Никон откинул голову, свободной рукой поправил клобук:
— Ныне отпущаю тебе все вольнаи и невольнаи, — помолчал, придавил широкой ладонью плечо Ивана. — Клятву и анафему сымаю, яко их и не бысть. И священствовать велю по-прежнему, где захотчешь.
— Да буде так, — поклонился Неронов, — одначе не по твоим служебникам кривым.
Никон усмехнулся:
— У бабушки криво век было, да дедушко не хулил. Служи как тебе прилично.
И никак не перекрестил, но хватко под руку взял и по ступеням на паперть взвёл, а в соборе обрядил Ивана в подобающую службе рясу. Обедню вместе служили, смущая прихожан и клир: Неронов по старому чину священствовал и крестился двуперстием и «…в Духа Святого Господа и-с-т-и-н-н-о-г-о» возглашал. И словом не одёрнул его патриарх.
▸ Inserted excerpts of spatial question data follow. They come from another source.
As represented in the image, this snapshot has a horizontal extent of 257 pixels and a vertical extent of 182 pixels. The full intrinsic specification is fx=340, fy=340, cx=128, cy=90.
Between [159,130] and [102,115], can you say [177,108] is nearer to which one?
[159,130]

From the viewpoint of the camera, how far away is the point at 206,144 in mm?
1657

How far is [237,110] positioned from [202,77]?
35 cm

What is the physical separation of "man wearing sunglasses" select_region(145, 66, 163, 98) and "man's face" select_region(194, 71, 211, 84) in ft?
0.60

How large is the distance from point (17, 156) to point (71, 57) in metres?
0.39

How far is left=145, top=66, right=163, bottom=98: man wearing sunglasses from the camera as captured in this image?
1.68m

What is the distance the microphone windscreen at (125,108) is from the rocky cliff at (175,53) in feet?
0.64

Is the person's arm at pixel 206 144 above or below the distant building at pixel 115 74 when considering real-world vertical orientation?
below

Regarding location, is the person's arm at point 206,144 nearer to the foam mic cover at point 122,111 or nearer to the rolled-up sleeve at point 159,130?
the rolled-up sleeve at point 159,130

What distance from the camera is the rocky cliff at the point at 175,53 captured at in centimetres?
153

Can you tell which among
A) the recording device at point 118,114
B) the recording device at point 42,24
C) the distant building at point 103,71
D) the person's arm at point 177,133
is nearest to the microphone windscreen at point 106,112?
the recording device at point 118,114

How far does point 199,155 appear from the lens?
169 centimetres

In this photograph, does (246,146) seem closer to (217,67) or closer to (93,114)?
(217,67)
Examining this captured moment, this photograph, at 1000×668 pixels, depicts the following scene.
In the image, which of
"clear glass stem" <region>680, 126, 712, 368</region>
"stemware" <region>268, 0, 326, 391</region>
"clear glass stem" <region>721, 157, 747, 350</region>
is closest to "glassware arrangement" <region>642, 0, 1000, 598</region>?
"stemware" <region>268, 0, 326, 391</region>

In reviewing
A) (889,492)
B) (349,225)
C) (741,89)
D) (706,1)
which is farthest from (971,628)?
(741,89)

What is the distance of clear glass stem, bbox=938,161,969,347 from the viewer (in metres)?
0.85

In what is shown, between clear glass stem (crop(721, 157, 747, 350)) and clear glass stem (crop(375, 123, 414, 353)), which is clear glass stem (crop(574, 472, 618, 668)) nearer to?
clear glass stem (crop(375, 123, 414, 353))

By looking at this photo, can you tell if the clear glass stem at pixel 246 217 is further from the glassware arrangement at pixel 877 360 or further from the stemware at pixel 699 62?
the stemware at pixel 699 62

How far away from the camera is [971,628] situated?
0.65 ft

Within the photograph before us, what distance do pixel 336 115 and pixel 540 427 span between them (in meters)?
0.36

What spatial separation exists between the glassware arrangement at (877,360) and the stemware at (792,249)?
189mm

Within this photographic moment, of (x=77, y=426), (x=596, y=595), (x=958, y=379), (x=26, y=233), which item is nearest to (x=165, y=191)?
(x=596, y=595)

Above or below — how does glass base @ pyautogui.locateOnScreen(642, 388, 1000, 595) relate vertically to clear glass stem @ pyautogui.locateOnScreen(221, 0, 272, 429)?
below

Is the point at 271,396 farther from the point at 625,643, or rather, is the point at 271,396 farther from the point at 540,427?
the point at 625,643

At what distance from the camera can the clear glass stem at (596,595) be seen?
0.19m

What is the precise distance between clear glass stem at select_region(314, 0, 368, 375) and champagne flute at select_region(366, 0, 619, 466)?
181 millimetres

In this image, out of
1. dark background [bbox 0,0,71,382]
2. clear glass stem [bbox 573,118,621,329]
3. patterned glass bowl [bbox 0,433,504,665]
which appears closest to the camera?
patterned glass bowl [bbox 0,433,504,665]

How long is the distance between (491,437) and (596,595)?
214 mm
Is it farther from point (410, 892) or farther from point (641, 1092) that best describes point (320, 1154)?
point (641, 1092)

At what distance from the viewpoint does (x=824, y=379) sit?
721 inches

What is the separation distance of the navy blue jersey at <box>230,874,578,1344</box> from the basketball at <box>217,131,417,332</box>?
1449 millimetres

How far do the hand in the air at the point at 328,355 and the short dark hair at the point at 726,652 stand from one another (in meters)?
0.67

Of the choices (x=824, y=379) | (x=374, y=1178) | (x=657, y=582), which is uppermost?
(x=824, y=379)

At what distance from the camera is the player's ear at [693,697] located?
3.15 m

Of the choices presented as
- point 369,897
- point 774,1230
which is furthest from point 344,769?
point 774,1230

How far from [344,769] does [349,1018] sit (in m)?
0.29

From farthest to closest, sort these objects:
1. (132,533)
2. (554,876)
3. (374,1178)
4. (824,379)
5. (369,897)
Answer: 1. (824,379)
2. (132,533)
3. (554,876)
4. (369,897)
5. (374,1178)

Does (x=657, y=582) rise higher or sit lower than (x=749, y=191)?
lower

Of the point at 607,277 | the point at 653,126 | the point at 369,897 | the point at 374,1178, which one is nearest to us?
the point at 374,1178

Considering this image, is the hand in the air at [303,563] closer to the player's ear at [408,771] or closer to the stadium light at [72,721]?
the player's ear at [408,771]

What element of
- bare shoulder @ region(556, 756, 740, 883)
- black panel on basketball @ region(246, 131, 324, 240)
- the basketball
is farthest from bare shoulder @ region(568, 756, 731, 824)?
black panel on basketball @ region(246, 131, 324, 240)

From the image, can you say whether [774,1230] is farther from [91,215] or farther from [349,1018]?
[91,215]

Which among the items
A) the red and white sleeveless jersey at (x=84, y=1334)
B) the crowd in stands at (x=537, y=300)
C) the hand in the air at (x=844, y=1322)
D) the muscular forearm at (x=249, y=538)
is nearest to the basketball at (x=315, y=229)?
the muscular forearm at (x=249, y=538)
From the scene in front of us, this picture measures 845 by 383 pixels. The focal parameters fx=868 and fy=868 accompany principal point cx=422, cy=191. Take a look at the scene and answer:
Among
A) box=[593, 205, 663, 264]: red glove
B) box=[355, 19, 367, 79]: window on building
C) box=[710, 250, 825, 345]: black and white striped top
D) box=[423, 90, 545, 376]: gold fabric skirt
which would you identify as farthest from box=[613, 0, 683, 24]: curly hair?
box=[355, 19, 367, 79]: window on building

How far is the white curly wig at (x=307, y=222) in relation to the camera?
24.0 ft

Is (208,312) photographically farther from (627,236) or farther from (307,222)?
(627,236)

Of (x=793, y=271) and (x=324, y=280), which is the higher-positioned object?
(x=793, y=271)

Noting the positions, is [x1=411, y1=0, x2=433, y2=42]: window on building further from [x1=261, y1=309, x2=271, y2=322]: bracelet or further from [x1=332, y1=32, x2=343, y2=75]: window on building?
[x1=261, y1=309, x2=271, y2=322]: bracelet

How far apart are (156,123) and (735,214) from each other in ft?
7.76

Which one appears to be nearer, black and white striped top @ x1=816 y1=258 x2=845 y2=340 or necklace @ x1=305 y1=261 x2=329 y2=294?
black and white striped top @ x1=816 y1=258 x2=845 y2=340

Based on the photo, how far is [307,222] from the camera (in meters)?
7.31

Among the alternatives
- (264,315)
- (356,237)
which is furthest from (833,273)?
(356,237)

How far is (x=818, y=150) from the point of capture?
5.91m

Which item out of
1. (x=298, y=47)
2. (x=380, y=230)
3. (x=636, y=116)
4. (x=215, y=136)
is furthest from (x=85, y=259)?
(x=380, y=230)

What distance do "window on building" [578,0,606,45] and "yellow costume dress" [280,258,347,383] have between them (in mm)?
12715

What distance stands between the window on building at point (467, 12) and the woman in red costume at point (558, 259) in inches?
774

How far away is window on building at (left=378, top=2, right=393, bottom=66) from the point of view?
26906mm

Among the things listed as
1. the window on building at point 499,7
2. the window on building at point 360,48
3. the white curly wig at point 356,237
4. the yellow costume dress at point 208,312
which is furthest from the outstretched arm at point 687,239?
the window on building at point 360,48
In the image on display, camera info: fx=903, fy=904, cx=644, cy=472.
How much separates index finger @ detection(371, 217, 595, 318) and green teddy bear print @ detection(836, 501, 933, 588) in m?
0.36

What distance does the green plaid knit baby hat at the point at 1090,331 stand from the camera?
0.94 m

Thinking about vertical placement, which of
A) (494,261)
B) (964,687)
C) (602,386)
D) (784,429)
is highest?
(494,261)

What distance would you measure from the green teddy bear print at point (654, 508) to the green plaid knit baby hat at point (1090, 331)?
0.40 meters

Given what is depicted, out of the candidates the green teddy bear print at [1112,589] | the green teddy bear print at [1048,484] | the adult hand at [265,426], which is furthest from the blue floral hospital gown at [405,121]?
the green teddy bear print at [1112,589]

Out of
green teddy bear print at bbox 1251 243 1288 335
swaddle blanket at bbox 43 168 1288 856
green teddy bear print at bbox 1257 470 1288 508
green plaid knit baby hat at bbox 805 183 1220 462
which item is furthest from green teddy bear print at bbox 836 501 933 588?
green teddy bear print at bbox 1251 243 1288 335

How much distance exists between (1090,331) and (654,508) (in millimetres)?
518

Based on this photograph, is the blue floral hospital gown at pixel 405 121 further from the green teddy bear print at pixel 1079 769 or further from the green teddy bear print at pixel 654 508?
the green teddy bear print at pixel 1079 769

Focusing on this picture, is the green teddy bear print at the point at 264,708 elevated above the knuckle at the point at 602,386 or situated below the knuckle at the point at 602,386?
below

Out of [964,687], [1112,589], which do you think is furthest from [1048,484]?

Вышли из собора и повёл Ивана к себе в Крестовую. Сели друг против друга, как когда-то, шесть лет назад бывало в Казанской. Патриарх не разболокся, сидел, откинувшись в дивно богатом владычном одеянии, осиянный золотом и каменьями, как драгоценная икона, в немецких окаблученных туфлях малинового бархата с вышитыми серебром на тупых носках херувимами. Неронов в своём обычном, простеньком.
— Тихо беседовать станем, а, Иване? — с вопроса начал патриарх, — ино как вдаве собачиться учнём?
Неронов с угла на угол перекосил плечами, вроде как обиделся:
— А как и не собачиться? — спросил, взбоднув сивой головой. — Ка-ак? Ежели который год гонишь, аки собаку. Я по-иному-то и поотвык, оно и за трапезой поманеньку взлаивать почал.